Aim of the task :: Apart from the pictures, print the data below exactly as given.

Material provided ::
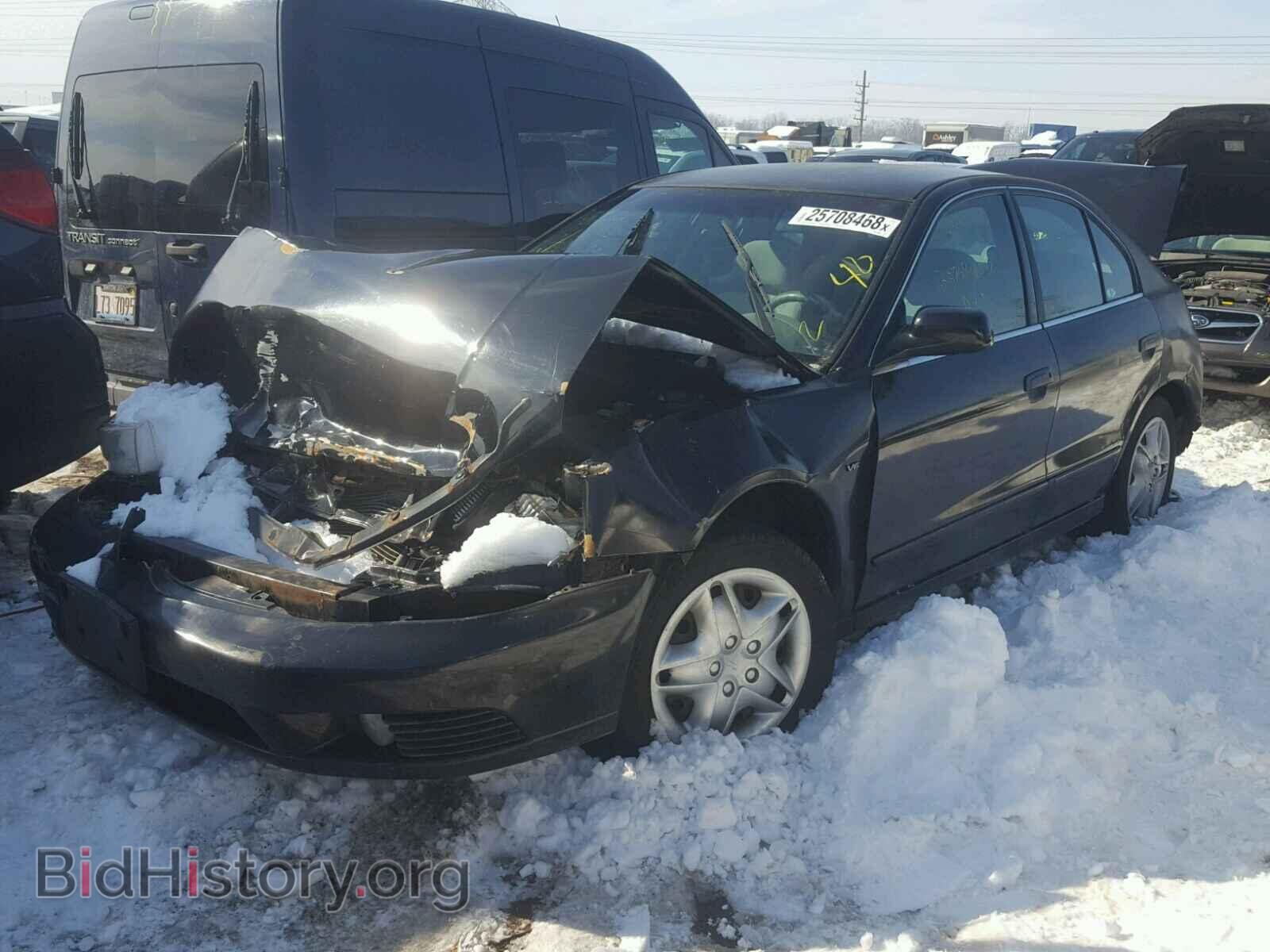 2002 MITSUBISHI GALANT - VIN: 4A3AA46H12E166410 - Фото 2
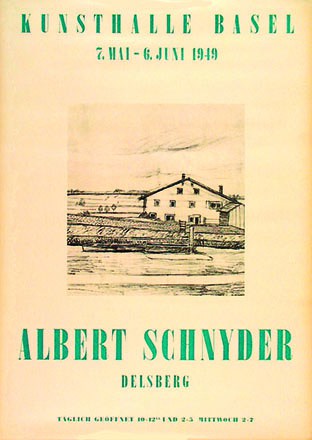 Schnyder Albert - Albert Schnyder Delsberg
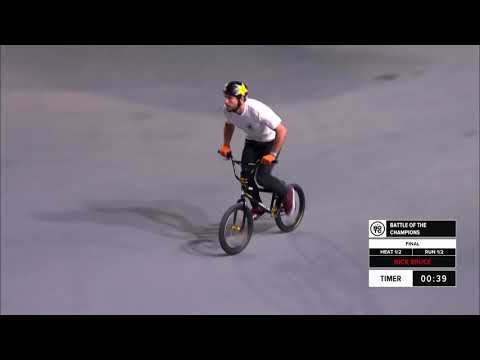 Nick Bruce | 3rd place – BMX Freestyle Park Final | FISE Battle of the Champions 2019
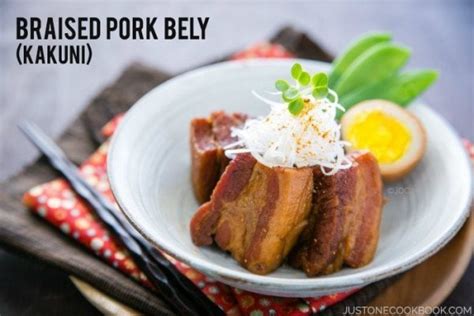 braised-pork-belly-kakuni-角煮-just-one-cookbook image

Solution to the exercise ::
 2002 MITSUBISHI GALANT - VIN: 4A3AA46H12E166410 - Фото 2
 Schnyder Albert - Albert Schnyder Delsberg
 Nick Bruce | 3rd place – BMX Freestyle Park Final | FISE Battle of the Champions 2019
 braised-pork-belly-kakuni-角煮-just-one-cookbook image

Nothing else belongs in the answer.